**Stored data**
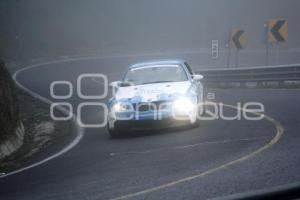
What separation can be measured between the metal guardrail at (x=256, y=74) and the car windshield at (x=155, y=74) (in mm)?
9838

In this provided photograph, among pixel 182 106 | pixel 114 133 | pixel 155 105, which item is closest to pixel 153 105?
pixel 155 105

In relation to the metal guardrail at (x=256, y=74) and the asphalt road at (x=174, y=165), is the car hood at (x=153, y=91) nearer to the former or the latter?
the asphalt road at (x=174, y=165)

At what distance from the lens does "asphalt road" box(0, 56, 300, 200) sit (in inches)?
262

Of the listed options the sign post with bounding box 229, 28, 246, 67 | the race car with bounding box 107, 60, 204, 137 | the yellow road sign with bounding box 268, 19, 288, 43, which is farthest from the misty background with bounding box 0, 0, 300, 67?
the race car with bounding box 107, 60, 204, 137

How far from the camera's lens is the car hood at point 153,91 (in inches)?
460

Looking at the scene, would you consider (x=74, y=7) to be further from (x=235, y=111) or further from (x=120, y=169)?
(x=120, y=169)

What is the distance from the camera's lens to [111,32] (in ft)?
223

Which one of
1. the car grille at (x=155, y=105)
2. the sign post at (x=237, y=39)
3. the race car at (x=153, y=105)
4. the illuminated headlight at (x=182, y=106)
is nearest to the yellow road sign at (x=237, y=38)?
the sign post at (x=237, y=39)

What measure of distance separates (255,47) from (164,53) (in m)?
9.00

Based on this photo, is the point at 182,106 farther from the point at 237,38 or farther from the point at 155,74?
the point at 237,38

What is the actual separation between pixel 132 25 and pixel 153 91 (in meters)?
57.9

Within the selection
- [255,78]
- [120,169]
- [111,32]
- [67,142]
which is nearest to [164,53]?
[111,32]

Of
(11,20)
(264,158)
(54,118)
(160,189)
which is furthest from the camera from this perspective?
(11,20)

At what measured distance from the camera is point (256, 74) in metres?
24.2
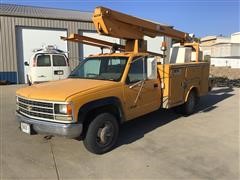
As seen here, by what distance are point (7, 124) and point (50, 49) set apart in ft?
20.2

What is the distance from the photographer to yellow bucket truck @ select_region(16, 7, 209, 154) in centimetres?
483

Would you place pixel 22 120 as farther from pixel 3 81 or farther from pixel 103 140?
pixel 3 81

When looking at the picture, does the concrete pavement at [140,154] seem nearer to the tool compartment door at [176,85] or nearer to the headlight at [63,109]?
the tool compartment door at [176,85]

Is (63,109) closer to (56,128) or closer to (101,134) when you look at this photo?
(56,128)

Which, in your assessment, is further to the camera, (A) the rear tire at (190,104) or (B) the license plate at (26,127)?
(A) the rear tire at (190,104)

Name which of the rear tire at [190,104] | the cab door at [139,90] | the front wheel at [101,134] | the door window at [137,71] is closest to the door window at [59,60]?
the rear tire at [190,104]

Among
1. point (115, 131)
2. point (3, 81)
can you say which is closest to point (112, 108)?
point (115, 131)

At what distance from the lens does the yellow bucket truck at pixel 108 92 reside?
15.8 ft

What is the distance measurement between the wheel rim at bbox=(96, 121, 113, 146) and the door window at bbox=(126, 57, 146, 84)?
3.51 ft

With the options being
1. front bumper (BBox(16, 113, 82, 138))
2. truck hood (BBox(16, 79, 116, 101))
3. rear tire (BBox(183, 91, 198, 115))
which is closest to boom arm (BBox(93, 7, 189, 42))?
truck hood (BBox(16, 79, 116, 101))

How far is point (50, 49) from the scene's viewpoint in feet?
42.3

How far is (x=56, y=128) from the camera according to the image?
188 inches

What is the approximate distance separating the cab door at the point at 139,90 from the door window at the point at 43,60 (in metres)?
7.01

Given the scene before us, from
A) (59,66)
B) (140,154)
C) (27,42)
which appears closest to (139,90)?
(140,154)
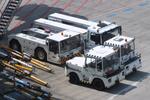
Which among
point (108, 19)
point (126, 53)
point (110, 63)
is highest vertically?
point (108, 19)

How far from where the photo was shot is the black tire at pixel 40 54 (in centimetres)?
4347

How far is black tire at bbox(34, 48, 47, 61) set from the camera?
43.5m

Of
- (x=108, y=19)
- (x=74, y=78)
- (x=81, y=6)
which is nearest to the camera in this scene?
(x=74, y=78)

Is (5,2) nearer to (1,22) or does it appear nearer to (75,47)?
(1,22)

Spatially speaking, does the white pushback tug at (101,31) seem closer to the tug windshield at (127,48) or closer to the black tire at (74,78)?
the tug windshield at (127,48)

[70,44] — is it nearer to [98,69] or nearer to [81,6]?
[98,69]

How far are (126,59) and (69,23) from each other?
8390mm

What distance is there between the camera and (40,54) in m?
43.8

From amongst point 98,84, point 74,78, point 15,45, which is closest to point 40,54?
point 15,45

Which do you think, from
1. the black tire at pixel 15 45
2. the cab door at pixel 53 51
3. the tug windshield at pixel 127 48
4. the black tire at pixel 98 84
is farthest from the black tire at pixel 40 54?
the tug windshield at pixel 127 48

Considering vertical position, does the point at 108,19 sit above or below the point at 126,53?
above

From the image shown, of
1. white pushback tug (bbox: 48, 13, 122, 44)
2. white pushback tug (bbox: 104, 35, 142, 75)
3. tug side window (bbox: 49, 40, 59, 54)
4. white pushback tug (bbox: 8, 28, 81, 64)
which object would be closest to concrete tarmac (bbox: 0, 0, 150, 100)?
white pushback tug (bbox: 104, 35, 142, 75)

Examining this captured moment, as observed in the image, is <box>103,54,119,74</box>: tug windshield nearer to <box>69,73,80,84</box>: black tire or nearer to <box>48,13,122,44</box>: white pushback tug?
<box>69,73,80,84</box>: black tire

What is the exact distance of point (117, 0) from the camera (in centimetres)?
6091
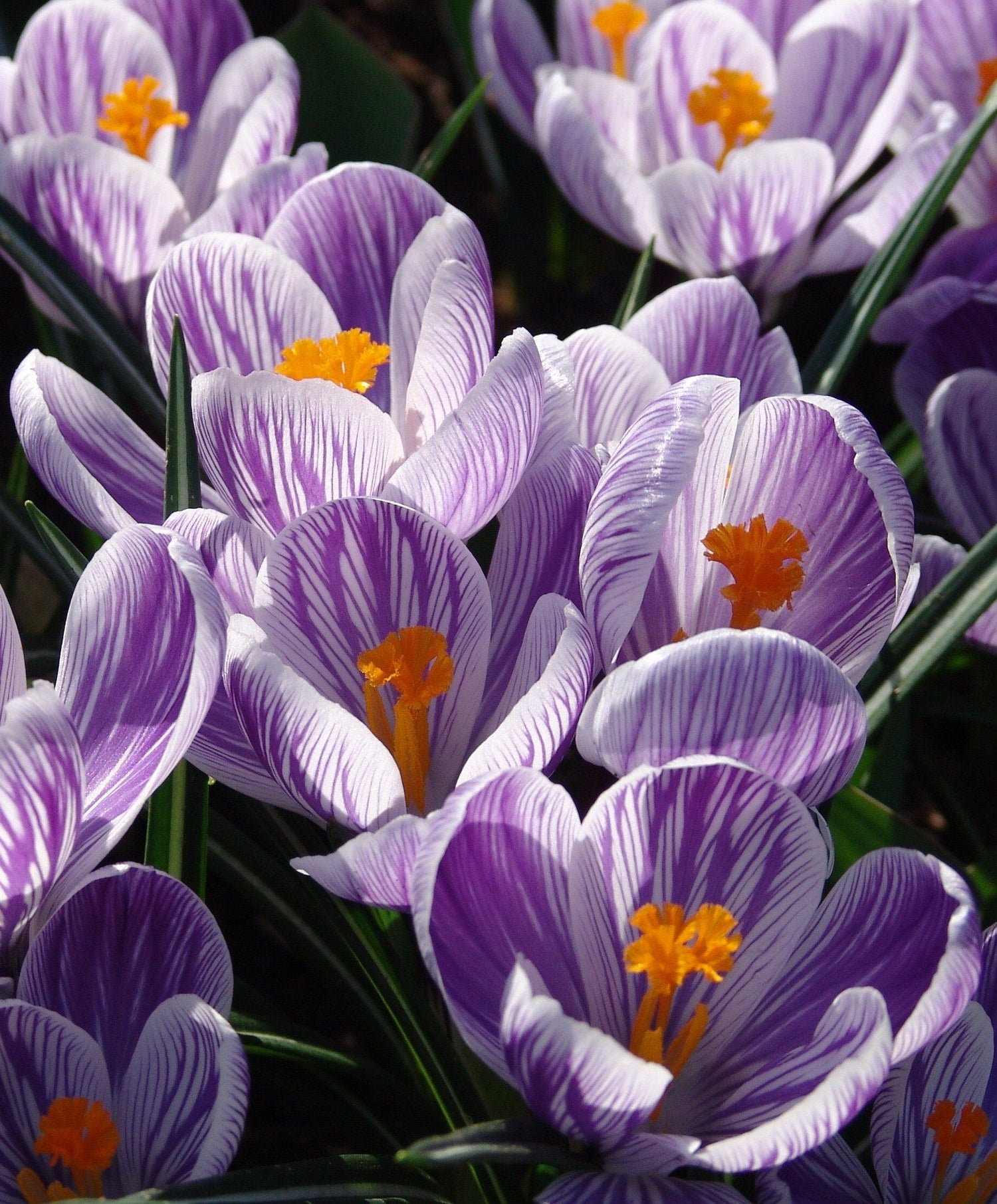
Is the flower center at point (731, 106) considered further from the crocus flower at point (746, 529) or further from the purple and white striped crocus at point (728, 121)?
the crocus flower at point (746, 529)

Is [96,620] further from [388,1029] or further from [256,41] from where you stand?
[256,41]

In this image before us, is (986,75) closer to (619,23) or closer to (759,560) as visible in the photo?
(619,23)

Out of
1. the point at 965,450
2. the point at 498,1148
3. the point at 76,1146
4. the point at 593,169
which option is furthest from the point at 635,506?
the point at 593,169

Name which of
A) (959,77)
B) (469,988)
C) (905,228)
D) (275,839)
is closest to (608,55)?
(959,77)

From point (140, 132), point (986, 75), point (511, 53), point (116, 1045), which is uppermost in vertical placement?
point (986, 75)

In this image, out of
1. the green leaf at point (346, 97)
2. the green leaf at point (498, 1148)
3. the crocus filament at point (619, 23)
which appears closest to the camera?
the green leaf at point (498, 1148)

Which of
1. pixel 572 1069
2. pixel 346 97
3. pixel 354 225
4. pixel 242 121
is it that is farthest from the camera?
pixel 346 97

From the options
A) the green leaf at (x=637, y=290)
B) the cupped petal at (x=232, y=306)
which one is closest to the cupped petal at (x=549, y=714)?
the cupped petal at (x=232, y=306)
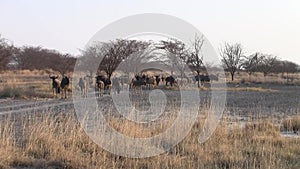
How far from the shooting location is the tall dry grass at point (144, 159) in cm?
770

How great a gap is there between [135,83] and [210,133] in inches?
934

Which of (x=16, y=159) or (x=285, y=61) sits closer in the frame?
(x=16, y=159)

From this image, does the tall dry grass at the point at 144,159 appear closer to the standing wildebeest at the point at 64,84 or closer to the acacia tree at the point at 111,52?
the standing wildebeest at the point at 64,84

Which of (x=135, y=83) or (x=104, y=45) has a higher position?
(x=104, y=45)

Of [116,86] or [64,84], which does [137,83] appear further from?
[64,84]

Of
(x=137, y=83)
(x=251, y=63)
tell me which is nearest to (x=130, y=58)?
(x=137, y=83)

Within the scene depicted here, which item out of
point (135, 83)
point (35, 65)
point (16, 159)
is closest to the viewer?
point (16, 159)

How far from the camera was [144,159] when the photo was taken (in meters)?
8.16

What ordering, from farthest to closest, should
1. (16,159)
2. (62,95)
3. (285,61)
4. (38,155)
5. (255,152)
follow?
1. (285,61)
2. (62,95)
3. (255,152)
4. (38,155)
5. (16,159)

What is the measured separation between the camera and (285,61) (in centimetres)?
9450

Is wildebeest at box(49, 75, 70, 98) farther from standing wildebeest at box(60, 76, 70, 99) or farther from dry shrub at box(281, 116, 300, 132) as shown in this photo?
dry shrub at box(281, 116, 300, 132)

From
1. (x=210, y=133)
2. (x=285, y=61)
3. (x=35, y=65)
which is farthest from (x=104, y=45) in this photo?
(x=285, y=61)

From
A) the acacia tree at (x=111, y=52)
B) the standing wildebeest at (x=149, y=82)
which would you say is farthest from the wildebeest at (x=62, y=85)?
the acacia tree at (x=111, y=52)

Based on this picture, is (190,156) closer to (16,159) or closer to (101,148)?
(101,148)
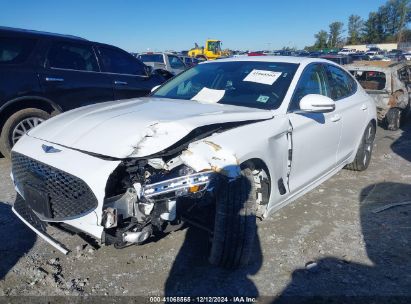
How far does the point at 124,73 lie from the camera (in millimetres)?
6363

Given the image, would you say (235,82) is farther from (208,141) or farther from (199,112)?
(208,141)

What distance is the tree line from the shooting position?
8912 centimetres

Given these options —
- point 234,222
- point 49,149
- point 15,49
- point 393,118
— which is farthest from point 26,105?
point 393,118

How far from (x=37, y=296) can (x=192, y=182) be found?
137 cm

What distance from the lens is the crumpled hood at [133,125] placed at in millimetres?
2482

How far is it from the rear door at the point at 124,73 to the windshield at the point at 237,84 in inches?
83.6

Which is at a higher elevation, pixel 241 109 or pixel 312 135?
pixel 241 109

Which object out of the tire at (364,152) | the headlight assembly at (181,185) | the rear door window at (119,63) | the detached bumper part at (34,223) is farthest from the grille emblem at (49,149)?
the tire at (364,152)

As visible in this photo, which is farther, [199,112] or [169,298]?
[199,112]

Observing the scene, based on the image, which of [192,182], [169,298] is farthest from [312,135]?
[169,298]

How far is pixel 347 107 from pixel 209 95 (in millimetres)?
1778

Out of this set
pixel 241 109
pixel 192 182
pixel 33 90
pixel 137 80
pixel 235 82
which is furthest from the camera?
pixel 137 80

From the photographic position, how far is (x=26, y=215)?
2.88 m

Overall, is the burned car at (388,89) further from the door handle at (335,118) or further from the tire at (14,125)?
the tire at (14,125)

**What the exercise asks**
Reproduce word for word the lines of the items above, starting with the line containing "As visible in this" and continuing through the end of the items, both ends included.

**Task result**
As visible in this photo, which is farther, [199,112] or [169,298]?
[199,112]

Observing the scene, based on the image, which of [192,182], [169,298] is farthest from [312,135]?
[169,298]

How far is pixel 347 107 from pixel 209 95 (in millimetres)?
1778

Out of this set
pixel 241 109
pixel 192 182
pixel 33 90
pixel 137 80
pixel 235 82
which is furthest from the camera?
pixel 137 80

From the photographic position, how far is (x=26, y=215)?
2.88 m

Overall, is the burned car at (388,89) further from the door handle at (335,118) or further from the tire at (14,125)?
the tire at (14,125)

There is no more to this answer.